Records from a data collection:
-------

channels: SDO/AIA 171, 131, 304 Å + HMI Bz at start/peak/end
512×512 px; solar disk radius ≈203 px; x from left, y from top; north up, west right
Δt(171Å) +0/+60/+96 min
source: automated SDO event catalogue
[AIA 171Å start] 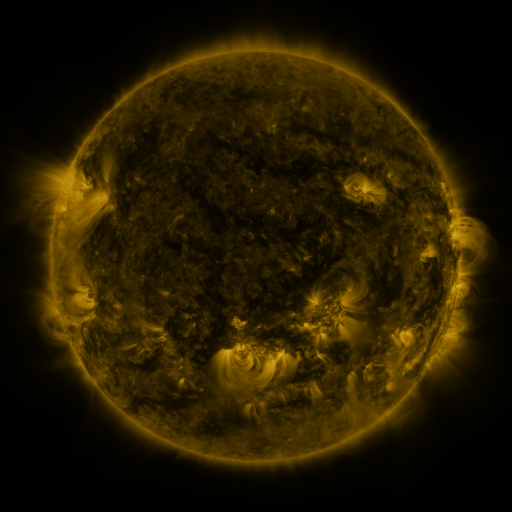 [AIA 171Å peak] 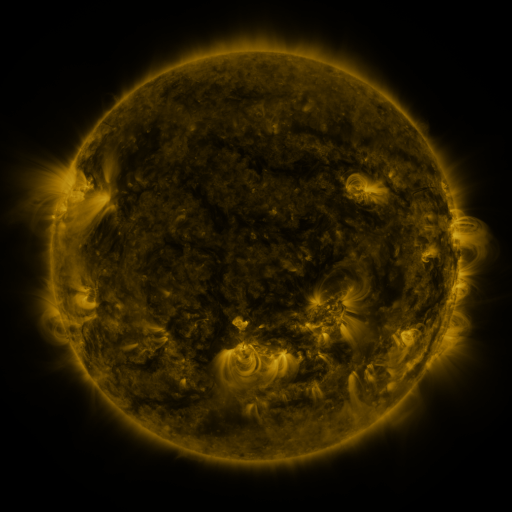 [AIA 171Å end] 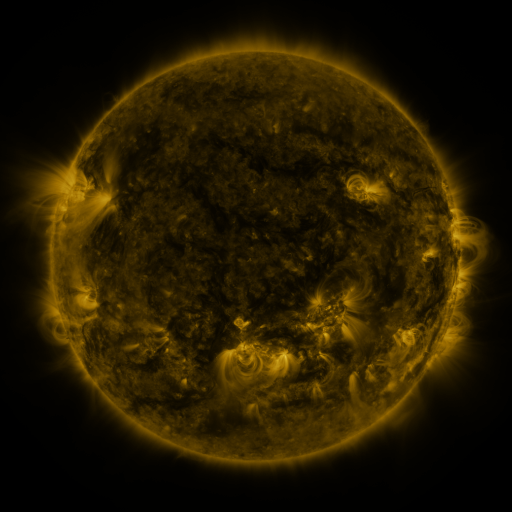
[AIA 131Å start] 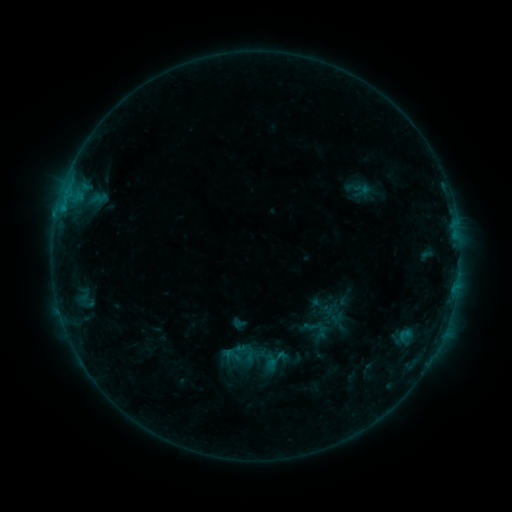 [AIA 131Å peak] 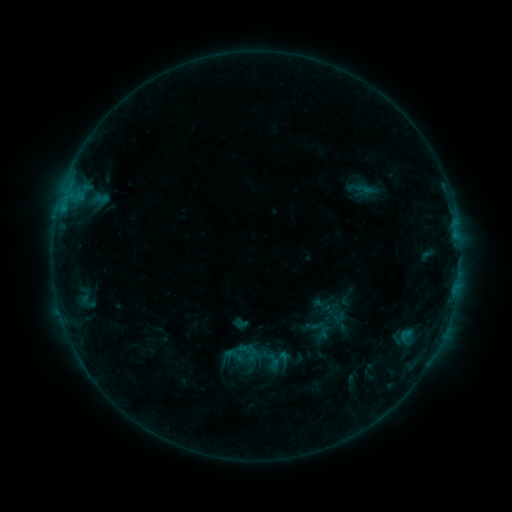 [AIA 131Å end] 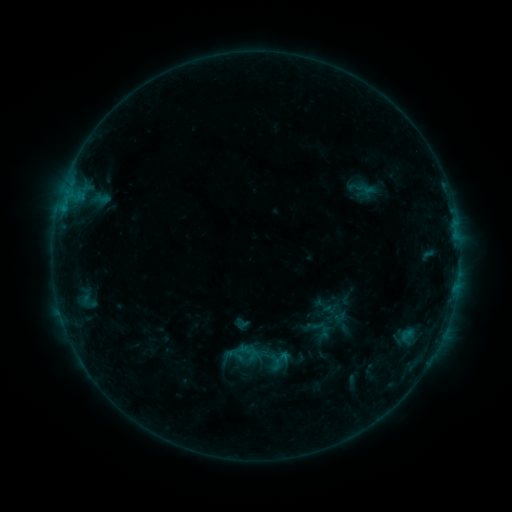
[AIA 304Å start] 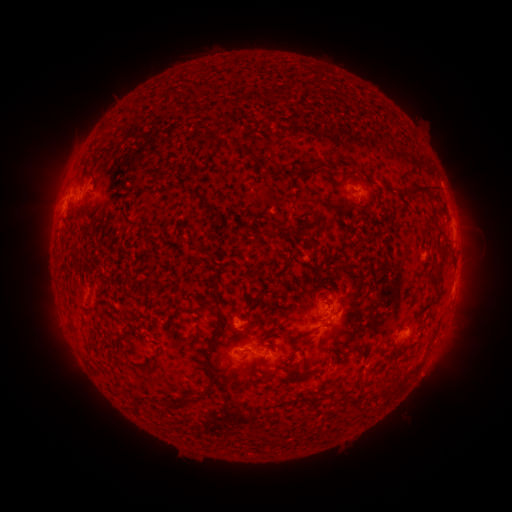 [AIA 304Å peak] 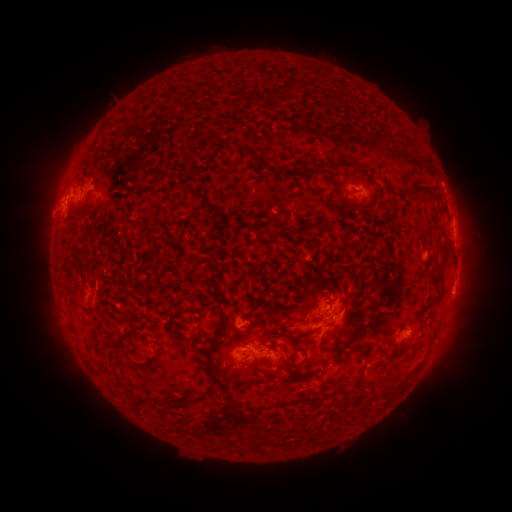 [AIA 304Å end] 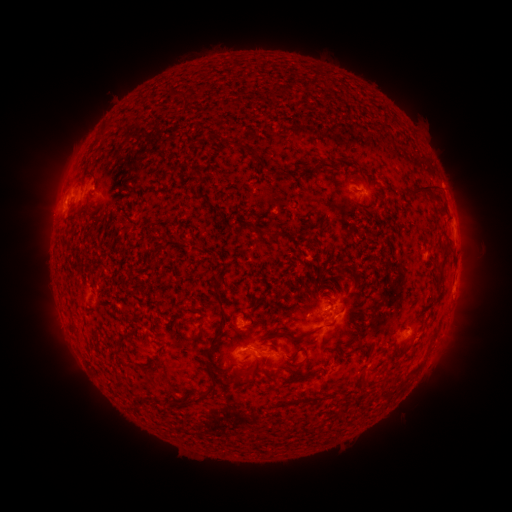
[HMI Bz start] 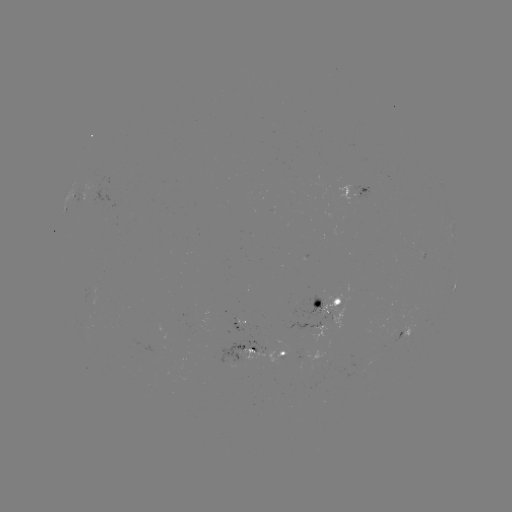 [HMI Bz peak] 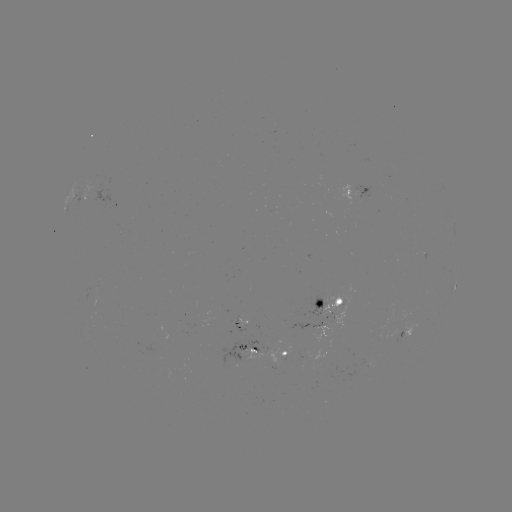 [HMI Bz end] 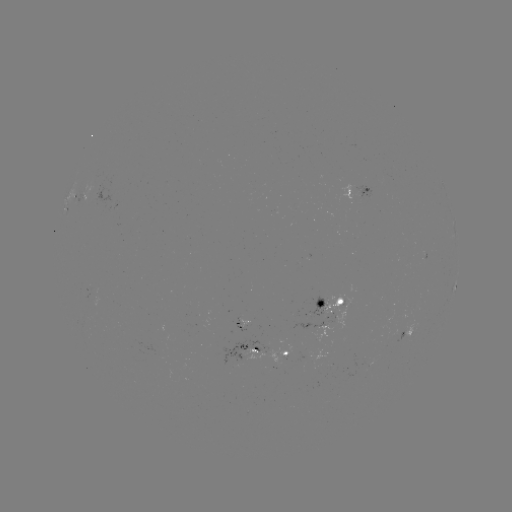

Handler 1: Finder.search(emerging-flux region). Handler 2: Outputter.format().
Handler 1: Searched emerging-flux region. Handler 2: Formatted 237,326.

-------

Reply with only the number of lines in the entries that contain the word "flux".

ANSWER SECTION: 2